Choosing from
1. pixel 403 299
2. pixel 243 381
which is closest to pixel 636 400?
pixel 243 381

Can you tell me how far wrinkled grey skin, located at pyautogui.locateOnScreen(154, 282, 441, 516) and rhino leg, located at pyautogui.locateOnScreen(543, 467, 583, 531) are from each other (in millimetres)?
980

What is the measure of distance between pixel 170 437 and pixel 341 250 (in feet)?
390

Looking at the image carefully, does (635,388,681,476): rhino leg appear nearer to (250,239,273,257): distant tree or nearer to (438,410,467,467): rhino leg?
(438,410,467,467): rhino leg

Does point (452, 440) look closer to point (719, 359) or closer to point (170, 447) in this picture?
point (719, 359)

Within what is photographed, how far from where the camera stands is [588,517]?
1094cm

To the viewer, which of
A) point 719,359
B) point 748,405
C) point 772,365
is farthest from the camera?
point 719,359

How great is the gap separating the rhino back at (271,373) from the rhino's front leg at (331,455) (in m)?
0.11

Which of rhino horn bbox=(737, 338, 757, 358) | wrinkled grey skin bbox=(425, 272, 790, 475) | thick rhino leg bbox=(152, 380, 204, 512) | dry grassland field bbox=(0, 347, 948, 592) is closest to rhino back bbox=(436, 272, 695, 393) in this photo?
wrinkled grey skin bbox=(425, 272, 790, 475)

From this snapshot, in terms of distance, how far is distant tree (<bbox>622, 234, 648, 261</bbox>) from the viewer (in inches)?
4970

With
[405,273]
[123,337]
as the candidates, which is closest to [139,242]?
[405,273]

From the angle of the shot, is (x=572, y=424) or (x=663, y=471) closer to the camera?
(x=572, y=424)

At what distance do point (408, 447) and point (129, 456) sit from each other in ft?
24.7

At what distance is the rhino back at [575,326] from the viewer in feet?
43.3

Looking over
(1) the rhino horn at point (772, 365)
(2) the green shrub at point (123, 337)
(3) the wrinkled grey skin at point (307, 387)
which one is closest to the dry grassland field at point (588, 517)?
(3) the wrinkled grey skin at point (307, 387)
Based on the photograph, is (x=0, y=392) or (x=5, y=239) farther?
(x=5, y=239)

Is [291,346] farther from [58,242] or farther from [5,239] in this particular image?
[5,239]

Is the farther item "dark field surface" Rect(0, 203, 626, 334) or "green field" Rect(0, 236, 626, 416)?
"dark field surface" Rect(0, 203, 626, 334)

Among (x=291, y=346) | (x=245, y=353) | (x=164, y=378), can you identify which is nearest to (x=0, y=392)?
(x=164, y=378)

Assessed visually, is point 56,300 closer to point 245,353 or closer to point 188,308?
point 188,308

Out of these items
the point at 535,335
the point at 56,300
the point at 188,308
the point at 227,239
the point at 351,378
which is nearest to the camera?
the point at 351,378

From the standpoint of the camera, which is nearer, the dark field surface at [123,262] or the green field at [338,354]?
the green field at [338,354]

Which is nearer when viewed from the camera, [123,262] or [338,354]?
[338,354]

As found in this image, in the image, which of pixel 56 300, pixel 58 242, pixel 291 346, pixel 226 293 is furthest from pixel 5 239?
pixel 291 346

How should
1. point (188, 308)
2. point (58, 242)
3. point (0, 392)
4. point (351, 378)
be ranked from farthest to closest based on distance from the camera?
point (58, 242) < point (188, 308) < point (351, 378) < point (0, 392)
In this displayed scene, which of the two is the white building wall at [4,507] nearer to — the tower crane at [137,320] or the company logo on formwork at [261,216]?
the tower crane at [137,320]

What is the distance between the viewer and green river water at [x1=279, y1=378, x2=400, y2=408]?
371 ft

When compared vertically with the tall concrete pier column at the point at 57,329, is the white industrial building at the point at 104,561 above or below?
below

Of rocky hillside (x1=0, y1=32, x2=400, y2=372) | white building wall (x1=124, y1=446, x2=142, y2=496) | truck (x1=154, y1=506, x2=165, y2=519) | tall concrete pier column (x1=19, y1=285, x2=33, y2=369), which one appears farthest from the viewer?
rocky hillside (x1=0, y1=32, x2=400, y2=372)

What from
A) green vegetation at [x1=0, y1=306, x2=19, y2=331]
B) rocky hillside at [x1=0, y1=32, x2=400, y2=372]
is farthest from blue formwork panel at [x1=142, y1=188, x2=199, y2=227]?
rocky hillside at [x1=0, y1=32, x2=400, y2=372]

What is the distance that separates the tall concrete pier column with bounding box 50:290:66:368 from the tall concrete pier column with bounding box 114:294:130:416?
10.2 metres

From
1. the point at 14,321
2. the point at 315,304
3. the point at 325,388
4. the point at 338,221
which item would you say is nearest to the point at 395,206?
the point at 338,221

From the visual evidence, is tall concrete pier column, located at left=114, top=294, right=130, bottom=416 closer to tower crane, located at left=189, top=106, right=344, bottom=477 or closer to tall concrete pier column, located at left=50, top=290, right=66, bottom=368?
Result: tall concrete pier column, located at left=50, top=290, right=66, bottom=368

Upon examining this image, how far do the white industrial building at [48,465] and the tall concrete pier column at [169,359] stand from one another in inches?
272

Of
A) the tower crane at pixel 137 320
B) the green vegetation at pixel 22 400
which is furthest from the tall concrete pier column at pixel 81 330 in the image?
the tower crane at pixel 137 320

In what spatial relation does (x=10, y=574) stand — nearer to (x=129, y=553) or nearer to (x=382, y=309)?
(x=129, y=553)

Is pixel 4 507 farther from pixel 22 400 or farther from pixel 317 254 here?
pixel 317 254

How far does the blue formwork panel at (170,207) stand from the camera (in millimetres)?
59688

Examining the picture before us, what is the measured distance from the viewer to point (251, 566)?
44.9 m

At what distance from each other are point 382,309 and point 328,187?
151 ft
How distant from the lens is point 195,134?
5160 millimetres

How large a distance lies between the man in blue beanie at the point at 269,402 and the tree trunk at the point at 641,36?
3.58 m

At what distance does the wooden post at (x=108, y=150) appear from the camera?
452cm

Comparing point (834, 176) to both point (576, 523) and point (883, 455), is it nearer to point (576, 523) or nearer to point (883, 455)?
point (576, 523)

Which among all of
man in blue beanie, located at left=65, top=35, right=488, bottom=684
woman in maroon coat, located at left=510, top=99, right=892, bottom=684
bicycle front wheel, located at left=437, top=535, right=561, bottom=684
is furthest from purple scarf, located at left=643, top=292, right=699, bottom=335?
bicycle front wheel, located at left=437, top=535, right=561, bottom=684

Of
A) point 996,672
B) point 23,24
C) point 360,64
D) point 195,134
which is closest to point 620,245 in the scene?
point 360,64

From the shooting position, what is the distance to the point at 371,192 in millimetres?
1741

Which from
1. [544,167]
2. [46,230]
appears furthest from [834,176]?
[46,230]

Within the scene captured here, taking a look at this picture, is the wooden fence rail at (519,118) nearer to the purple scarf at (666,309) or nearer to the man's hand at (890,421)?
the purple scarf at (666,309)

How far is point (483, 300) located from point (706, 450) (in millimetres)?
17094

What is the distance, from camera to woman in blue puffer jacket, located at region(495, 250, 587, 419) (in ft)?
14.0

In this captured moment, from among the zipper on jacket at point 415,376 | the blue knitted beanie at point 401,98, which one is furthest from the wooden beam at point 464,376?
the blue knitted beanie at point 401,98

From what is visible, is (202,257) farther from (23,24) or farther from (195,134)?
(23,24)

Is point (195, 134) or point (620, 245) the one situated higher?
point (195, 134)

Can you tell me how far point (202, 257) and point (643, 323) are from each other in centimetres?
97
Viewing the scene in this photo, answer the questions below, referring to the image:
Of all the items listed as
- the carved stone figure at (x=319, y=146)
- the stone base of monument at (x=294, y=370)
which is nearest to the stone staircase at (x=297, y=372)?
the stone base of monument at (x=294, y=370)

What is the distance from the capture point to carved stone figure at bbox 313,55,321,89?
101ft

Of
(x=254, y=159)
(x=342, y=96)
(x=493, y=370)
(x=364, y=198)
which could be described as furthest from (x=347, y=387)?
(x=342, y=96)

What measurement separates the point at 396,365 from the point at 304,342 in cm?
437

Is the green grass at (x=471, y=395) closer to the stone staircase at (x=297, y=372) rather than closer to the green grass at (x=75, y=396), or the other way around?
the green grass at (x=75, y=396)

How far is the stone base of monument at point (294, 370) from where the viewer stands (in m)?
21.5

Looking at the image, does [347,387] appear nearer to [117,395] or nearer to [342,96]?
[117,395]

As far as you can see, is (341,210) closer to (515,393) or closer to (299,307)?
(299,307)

************

Give back exactly the lines that run from the line with "How far is point" through the close of the material, counting both ends, and nothing more.

How far is point (483, 300) located from point (706, 450) (in millimetres)?
17094

What is the distance, from camera to woman in blue puffer jacket, located at region(495, 250, 587, 419) (in ft)?
14.0

In this captured moment, from among the zipper on jacket at point 415,376 | the blue knitted beanie at point 401,98, which one is furthest from the wooden beam at point 464,376?
the blue knitted beanie at point 401,98

From what is visible, is (202,257) farther from (23,24) or farther from (195,134)?
(23,24)

Is point (195, 134) or point (620, 245) the one situated higher?
point (195, 134)

Can you tell me how far point (202, 257) and point (643, 323) are from each other in centimetres?
97
Viewing the scene in this photo, answer the questions below, referring to the image:
Of all the items listed as
- the carved stone figure at (x=319, y=146)
- the stone base of monument at (x=294, y=370)
which is nearest to the stone staircase at (x=297, y=372)?
the stone base of monument at (x=294, y=370)

What is the distance from the capture point to carved stone figure at bbox 313,55,321,89?
101ft

Of
(x=254, y=159)
(x=342, y=96)
(x=493, y=370)
(x=364, y=198)
which could be described as furthest from (x=347, y=387)?
(x=342, y=96)

What measurement separates the point at 396,365 from the point at 304,342 in cm?
437

Is the green grass at (x=471, y=395) closer to the stone staircase at (x=297, y=372) rather than closer to the green grass at (x=75, y=396), or the other way around?
the green grass at (x=75, y=396)

How far is the stone base of monument at point (294, 370) from where the viewer stands (in m)?
21.5

Looking at the image, does [347,387] appear nearer to [117,395] or nearer to [342,96]?
[117,395]

As far as you can see, is (341,210) closer to (515,393) or closer to (299,307)?
(299,307)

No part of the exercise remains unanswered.